### Exercise
Copy out the part of the records that opens with the line containing "camera's vantage point?" and runs through the end of the records, including both ends.

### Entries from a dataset

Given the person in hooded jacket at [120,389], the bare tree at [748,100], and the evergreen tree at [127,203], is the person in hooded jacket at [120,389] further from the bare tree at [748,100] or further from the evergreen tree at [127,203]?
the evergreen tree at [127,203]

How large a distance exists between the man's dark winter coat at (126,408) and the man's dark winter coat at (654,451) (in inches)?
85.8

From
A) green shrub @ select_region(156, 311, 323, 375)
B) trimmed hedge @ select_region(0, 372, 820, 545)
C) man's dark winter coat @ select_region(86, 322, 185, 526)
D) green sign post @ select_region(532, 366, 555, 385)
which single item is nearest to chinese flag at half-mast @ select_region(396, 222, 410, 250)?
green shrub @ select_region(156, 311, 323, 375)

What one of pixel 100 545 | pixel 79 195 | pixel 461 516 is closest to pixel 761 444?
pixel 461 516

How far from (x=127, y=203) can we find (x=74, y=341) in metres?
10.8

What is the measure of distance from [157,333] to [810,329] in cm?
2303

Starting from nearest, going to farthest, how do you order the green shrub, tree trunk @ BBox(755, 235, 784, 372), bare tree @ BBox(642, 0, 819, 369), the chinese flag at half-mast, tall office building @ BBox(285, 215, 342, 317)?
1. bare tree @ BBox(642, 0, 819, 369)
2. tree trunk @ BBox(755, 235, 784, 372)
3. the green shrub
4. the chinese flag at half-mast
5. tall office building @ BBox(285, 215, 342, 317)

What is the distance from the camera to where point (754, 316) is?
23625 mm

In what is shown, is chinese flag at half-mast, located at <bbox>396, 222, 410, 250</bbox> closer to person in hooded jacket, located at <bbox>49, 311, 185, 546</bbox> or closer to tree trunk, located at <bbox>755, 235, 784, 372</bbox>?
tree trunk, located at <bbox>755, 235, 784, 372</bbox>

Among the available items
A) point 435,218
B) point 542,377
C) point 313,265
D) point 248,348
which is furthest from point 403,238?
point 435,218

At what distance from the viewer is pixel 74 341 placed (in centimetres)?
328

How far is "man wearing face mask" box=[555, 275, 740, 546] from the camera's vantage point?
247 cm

### Exercise solution
How far is "man wearing face mask" box=[555, 275, 740, 546] from the camera's vantage point?
247 cm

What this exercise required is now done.